Associated Reading / Preparation
- Bryant and O'Hallaron: Ch 4, paricularly the "Aside: State-of-the-art microprpocessor design" on page 471 (3rd ed) which overviews pipelined and superscalar processors
- The manual page for the
timecommand which discusses how it is used to measure the amount of time taken by the programs
Grading Policy
Credit for this HW is earned by taking the associated HW Quiz which is
linked under Gradescope. The quiz will ask similar questions as
those that are present in the QUESTIONS.txt file and those that
complete all answers in QUESTIONS.txt should have no trouble with
the quiz.
Homework and Quizzes are open resource/open collaboration. You must submit your own work but you may freely discuss HW topics with other members of the class.
See the full policies in the course syllabus.
2 Codepack
The codepack for the lab contains the following files:
| File | Description |
|---|---|
QUESTIONS.txt |
Questions to answer |
Makefile |
Makefile to buil the superscalar_main program |
superscalar_funcs.c |
Small "algorithms" to time arithmetic operations |
superscalar_main.c |
Main function that allows different algs to be specified on command line |
runall.sh |
Optional script that runs all functions in superscalar_main |
3 The time Command
The Unix time command is used to measure the execution time of a
program. It is simple to use: to measure how long prog takes to
run, write
> time prog arg1 arg2 ...
For example, to see how long GCC takes to complete a compilation of a
program, use time as follows.
> time gcc -c superscalar_main.c real 0m0.052s user 0m0.035s sys 0m0.017s
The times reported are as follows
- real: "wall clock" time for the program to complete; how long one must wait around for it to finish
- user: the amount of time the CPU was busy executing user code
- sys: the amount of time the CPU was executing operating system code on behalf of the user program such as reading from files or communicating over the network.
Sample time Runs
The following are sample program runs with times reported on them. A commentary is given explaining some of the reasoning behind the times shown.
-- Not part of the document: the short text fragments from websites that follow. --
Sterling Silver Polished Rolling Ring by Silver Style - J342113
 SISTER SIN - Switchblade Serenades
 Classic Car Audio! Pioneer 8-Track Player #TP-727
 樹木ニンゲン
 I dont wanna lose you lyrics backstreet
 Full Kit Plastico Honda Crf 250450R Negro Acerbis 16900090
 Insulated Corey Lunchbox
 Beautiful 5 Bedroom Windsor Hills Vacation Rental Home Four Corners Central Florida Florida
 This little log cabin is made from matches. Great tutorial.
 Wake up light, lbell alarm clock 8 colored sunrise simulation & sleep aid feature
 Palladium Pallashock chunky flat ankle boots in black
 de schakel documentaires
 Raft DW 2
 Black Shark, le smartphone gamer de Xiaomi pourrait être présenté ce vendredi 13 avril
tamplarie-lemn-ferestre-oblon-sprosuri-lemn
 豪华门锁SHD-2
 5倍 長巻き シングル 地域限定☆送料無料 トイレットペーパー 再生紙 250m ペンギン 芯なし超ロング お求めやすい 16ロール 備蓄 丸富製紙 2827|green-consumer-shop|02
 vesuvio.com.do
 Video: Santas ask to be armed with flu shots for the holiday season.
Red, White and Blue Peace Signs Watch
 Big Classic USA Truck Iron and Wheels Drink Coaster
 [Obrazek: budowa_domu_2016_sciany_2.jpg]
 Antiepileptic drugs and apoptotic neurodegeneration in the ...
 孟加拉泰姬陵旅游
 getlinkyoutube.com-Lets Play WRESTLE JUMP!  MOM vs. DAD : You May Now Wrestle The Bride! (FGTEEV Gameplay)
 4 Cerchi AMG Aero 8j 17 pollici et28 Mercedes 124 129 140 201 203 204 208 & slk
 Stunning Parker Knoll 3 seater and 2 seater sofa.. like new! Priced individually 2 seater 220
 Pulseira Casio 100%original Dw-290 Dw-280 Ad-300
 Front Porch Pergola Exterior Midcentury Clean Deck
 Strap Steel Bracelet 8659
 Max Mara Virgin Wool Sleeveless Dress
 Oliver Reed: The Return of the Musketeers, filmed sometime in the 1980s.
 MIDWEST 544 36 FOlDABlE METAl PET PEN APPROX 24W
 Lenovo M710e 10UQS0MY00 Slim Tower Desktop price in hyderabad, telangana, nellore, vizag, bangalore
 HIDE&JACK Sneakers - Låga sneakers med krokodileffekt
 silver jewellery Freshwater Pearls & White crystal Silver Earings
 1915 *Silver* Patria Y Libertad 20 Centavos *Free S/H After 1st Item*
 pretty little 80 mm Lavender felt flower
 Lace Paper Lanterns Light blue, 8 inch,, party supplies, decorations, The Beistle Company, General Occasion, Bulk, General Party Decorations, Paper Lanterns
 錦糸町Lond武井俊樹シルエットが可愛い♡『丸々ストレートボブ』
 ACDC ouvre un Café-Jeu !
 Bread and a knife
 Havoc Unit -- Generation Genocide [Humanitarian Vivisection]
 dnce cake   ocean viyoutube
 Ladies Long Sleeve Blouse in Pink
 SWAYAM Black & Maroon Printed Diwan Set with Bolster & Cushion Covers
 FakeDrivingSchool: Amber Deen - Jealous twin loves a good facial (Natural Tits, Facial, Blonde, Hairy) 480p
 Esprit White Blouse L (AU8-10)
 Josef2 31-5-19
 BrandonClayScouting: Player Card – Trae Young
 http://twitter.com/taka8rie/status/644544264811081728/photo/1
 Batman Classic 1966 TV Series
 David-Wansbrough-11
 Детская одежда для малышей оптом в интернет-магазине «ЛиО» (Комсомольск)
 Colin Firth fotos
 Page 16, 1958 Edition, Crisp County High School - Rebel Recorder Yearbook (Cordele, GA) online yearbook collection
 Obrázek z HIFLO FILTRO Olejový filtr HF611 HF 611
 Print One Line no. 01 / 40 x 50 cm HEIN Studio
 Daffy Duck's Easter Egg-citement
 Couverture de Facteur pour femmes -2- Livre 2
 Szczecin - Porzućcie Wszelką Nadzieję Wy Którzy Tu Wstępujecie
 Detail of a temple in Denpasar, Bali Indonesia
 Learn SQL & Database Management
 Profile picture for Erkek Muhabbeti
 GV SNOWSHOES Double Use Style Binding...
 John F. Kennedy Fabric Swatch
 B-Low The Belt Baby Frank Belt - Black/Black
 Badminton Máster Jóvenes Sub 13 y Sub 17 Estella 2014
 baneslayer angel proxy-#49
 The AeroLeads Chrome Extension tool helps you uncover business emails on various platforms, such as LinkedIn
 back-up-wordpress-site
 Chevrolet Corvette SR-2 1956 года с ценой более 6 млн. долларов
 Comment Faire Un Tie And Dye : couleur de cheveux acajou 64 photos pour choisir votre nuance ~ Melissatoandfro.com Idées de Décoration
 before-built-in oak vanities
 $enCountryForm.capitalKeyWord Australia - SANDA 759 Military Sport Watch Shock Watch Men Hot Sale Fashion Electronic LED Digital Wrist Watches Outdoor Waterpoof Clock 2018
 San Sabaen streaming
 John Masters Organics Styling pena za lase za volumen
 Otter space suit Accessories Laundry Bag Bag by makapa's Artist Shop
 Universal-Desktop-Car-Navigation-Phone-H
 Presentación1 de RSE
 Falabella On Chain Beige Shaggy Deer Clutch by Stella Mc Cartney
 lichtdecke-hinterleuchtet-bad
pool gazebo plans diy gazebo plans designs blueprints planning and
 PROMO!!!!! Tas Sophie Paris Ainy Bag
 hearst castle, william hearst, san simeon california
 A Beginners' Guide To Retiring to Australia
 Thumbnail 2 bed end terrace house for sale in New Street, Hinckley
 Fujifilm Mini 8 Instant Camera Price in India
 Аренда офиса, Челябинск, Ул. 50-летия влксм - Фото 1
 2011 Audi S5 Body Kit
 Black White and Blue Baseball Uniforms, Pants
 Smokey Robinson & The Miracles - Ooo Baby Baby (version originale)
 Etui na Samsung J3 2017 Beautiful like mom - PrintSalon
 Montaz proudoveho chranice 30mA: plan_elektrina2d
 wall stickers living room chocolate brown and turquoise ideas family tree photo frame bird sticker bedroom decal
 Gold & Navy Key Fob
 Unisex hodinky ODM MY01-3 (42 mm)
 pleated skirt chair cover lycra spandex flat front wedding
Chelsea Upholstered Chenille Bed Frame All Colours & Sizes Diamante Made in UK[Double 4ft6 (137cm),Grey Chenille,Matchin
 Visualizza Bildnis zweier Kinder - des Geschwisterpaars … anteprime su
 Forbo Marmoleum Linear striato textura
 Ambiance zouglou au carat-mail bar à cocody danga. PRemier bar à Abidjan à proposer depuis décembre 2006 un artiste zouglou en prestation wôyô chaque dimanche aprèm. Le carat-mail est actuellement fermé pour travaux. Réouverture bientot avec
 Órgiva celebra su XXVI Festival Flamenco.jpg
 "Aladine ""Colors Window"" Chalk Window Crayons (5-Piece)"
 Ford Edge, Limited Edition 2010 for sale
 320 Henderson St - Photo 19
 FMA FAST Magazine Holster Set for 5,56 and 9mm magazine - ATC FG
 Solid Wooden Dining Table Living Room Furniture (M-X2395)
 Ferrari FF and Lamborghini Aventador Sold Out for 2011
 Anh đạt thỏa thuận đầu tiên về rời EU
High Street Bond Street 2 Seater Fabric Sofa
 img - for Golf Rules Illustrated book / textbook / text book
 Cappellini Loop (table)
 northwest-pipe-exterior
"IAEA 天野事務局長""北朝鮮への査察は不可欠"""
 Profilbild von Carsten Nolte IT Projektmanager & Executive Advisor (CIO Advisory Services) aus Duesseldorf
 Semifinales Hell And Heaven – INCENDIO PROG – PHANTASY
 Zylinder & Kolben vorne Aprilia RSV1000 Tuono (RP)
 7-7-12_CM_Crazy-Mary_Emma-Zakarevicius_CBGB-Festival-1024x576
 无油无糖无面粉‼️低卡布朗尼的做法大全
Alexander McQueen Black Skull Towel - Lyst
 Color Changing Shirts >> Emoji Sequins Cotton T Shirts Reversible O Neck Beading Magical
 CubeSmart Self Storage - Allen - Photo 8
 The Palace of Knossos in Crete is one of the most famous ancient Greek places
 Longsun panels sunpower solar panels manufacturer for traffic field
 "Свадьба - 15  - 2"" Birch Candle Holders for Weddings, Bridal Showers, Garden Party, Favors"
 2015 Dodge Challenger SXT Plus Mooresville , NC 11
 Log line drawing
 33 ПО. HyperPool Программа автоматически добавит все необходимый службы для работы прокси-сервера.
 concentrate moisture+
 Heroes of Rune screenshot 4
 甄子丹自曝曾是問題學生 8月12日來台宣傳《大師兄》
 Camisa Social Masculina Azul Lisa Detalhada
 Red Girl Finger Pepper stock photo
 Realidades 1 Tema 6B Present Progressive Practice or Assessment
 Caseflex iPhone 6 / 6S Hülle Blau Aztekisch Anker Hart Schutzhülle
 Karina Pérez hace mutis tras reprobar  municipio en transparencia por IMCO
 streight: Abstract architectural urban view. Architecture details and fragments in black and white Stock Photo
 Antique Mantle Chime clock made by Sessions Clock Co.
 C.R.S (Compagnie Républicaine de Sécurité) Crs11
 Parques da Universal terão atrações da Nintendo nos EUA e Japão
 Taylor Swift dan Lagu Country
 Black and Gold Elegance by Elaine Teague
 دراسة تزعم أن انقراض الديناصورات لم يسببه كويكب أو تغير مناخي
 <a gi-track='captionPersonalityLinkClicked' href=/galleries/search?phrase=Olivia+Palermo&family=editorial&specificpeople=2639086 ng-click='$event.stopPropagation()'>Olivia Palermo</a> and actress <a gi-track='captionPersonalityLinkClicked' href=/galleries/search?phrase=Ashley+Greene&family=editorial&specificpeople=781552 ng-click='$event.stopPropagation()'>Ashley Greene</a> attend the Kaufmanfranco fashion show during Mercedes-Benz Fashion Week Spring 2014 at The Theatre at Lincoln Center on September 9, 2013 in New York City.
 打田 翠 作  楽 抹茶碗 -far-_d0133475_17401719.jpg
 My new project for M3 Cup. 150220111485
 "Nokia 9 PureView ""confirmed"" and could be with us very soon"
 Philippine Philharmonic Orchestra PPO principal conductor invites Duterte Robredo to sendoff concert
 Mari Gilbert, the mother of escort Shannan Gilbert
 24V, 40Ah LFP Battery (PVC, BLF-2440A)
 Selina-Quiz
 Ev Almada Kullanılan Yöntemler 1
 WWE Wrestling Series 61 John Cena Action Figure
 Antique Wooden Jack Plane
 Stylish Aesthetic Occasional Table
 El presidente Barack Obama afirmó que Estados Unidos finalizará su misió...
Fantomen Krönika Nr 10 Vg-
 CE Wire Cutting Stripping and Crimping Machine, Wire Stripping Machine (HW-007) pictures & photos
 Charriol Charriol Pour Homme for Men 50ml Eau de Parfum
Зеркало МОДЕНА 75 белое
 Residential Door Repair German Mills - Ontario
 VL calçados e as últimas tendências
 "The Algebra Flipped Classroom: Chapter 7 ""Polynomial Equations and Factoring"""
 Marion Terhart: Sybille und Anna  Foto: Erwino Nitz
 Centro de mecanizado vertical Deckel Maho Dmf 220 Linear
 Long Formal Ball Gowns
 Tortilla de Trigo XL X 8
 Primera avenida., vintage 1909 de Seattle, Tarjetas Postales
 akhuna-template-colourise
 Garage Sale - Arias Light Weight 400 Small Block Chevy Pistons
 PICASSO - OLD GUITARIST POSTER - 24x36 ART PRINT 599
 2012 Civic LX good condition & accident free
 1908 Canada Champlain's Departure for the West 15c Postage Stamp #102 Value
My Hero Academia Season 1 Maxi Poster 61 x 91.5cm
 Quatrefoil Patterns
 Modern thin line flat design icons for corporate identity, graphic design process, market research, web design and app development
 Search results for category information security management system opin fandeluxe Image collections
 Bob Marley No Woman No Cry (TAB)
################################################################################ # EXAMPLE 2: make (lab10 build) # Compile the lab10 code. This involves mostly user operations as gcc # does the brunt of the work. However, some files need to created so # there is some interaction with the OS kernel. >> cd lab10-code >> time make gcc -Wall -Werror -g -Og -o superscalar_main superscalar_main.c superscalar_funcs.c real 0m0.139s user 0m0.101s sys 0m0.037s ################################################################################ # EXAMPLE 2: ls -lR /sys > dev/null # list all files under the /sys directory; don't print them to the # screen (output into > /dev/null). Some directories can't be accessed # which is expected. This involves a lot of interactions with the OS # kernel to get directory listings so the sys time will be higher. >> time ls -lR /sys > /dev/null ls: cannot open directory '/sys/fs/bpf': Permission denied ls: cannot open directory '/sys/fs/pstore': Permission denied ls: cannot open directory '/sys/kernel/debug': Permission denied ls: cannot open directory '/sys/kernel/tracing': Permission denied real 0m0.298s user 0m0.102s sys 0m0.195s ################################################################################ # Example 3: # Contact google's server's 3 times to see how fast they respond. Most # of the time this program is waiting on a response so the wall time # is high and greatly exceeds the sum of the sys and user time. >> time ping -c 3 google.com PING google.com(ord38s32-in-x0e.1e100.net (2607:f8b0:4009:81b::200e)) 56 data bytes 64 bytes from ord38s32.1e100.net: icmp_seq=1 ttl=118 time=10.7 ms 64 bytes from ord38s32.1e100.net: icmp_seq=2 ttl=118 time=12.5 ms 64 bytes from ord38s32.1e100.net: icmp_seq=3 ttl=118 time=12.3 ms --- google.com ping statistics --- 3 packets transmitted, 3 received, 0% packet loss, time 2002ms rtt min/avg/max/mdev = 10.705/11.833/12.511/0.803 ms real 0m2.039s user 0m0.004s sys 0m0.005s
Timing superscalar_main
For this lab, we will mainly be timing runs of the superscalar_main
program which can be obtained using the following invocation.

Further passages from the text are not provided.